Saturday, February 6, 2021

Christmas, the Pandemic Year

Christmas At My Tutu’s House

I cannot separate out my memories of childhood Christmases from my memories of Tutu, my grandmother. And, to this day, I can easily recall the taste of the papaya that took center stage on the Christmas fruit plate. I can remember how the potato spuds poured from the box as we helped make the mashed potatoes. I can feel the cool air coming through the open lanai doors and how we would all gradually make our way from the koa wood table to the comfortable old pune’e that served as a couch. 

 

From the pune’e we would watch as my Tutu would begin her annual Christmas Day ritual of calling the relations—the older cousins and siblings who’d moved away to the mainland, all of whom knew to expect their Christmas phone call. So, when I moved away, I knew to expect the the Christmas call. 
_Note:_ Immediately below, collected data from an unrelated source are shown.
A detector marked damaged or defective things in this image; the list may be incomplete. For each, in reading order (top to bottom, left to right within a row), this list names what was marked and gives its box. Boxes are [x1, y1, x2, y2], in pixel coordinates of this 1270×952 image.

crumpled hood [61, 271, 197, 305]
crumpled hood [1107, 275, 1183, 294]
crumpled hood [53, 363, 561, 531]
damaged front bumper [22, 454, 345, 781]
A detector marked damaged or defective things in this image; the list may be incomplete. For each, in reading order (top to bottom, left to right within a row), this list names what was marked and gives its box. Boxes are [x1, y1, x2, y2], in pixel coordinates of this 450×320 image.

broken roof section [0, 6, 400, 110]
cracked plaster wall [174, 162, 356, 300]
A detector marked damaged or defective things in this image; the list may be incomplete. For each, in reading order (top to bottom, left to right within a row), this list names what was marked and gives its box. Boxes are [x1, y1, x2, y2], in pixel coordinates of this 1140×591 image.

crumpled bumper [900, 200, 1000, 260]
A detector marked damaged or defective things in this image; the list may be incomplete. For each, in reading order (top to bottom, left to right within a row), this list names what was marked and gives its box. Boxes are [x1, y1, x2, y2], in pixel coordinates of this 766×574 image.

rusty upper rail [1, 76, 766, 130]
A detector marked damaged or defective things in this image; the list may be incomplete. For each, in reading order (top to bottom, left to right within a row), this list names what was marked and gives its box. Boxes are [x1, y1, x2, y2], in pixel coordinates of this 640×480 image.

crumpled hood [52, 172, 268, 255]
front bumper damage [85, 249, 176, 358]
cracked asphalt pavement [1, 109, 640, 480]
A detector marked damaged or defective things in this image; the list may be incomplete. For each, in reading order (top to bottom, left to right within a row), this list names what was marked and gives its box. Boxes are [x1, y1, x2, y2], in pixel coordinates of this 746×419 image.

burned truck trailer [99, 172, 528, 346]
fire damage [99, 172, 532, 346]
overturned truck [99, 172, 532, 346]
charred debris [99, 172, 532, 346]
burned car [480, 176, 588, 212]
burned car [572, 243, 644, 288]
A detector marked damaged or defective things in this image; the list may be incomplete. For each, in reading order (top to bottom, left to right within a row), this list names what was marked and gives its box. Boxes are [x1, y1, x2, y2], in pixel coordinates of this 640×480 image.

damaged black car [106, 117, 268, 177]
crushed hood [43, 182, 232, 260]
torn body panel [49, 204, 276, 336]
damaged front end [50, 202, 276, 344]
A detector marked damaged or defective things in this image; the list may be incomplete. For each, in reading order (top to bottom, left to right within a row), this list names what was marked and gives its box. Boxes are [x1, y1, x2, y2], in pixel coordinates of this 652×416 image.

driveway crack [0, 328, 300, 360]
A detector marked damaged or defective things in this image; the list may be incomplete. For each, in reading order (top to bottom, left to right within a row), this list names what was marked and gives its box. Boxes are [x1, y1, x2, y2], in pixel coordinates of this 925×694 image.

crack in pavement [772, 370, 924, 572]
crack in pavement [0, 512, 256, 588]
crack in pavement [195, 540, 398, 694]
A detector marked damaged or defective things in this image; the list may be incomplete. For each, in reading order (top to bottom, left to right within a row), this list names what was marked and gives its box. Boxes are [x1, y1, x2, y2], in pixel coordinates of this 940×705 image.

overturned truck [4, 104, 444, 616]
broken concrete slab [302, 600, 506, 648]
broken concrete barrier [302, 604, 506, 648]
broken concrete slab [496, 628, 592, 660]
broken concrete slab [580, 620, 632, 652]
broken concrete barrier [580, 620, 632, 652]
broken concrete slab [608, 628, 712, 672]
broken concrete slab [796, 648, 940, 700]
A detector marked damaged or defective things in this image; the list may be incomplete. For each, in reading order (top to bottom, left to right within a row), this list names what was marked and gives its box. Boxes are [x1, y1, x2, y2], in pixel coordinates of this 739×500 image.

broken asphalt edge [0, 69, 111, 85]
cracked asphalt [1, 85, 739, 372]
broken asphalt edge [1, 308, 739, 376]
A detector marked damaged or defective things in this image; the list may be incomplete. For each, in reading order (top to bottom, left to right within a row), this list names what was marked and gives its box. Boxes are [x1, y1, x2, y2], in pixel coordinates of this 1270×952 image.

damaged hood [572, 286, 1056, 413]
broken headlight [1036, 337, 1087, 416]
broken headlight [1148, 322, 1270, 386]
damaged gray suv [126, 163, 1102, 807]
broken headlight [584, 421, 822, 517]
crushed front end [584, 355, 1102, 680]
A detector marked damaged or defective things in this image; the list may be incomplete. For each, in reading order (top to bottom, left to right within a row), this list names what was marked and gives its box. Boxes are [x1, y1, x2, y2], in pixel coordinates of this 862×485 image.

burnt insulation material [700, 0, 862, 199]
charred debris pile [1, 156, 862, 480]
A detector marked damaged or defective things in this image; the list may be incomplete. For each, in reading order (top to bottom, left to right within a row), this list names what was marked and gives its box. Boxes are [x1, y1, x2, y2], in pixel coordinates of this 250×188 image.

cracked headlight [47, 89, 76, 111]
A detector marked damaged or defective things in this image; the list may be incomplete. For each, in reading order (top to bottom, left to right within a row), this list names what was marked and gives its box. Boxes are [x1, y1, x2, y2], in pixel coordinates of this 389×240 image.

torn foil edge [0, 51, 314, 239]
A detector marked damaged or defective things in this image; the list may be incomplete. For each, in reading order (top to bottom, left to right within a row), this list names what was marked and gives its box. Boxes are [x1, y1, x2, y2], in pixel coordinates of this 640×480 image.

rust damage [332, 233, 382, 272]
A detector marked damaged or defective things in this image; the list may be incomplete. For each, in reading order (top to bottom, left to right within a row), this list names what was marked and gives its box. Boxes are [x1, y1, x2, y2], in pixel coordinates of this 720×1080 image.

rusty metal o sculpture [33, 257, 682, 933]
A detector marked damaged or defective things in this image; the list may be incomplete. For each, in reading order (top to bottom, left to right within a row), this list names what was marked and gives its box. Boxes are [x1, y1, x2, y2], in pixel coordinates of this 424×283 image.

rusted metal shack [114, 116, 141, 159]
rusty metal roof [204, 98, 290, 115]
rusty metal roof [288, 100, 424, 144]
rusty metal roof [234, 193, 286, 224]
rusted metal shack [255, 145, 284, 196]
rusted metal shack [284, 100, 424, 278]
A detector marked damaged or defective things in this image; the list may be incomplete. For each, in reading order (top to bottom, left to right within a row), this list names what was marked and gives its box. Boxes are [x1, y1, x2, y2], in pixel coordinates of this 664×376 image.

And, when she called, I knew exactly where she was in her house—standing at the counter next to the phone with it’s coiled cord, swaying to her own music, wearing her robe against the chill of morning. On the counter there was a notepad for taking messages, a basket of Christmas cards, a cup of pencils and a ring of family photos, slowly yellowing with time. The Christmas call, that instantly invoked a yearning for the Christmas of my childhood. 

 

I would pick up the phone. And before I could say “hello”, she’d begin to sing,

 

Mele Kalikimaka is the thing to say…

 

On a bright Hawaiian Christmas Day.

 

That’s the island greeting that I send to you, from the land where palm trees sway!

 

I would laugh as she sang out the notes of the Bing Crosby gem —notable only for the nostalgia it invoked for old Hawai’i and Christmases long past. 

 

Needless to say, this Christmas bears little resemblance to my childhood Christmas. The weather, of course, but also the losses and gains that mean that the table I sit at now, looks nothing like the table of my childhood. This year, many of us are sitting at tables with empty spaces, and just as I yearn for my grandmother’s voice and the comforts of childhood Christmases—many of us yearn for the long ago and far away of a be-storied past. 

 

Long ago, and far away. Already, but not yet. Here and there and what might be. Is it any wonder that so many struggle in this season? But in the midst of the struggle, I find it helpful to explore the yearnings for the past—because in my explorations, I can appreciate more deeply, the why of our traditions and our expectations. 

 

What I have discovered, for myself is that at Christmastime I long to revisit that sense of care. The sense that I had in my Tutu’s home that everything was taken care of, but more importantly I was taken care of. As I consider the plates and silver that accompanied our menu, the same menu every year, I developed a sense of being connected to a lineage beyond myself. Then, in the feasting and the carefully wrapped gifts, came a sense of abundance. A sense that someone cared about what I wanted and wanted to please me. I remember as well that sense, of wonder and excitement, of anticipation for what might be and the impossibility of Santa Claus’ journey. Then, less wonderful but perhaps even more important, I think of the sense of urgency that Christmas can bring. Of the need to get ready for the inevitable arrival of a day that no tragedy, grief, pain, anguish, or despair, can forestall. No matter how many times your heart or your body has broken, Christmas will come. 

 

Christmas has come, Christmas is here. In the midst of our messy, upside down, lives, regardless of what we can or cannot do in this particular year, Jesus is born into this world. And, that brings an amazing sense of comfort to me. A sense that no matter what we do, or fail to do. No matter what evil is in the world. No matter how far we have fallen. No matter. God’s love for us remains unhindered. God’s love for us shows up. God’s love draws near. 

 

Not through an unobtainable figure of greatness, but in the incarnate, in the flesh, form of a baby. The word that bespoke creation, the word that brings good news, the word become a new creation of flesh. 

 

The word, across thousands of miles and thousands of years, that rings out to tell us that we are loved. 

 

As we are, wherever we are, no matter where we’ve gone or where we’re going, we are loved. 

 

There is no returning to the Christmas’ of my childhood. But, the flavor of them remains on my tongue and I cherish the image of the coiled phone cord, my Tutu’s robes, and the sound of her voice as it brought me the word I needed to hear. 

 

Now, take a moment, who has spoken the words that you need to hear?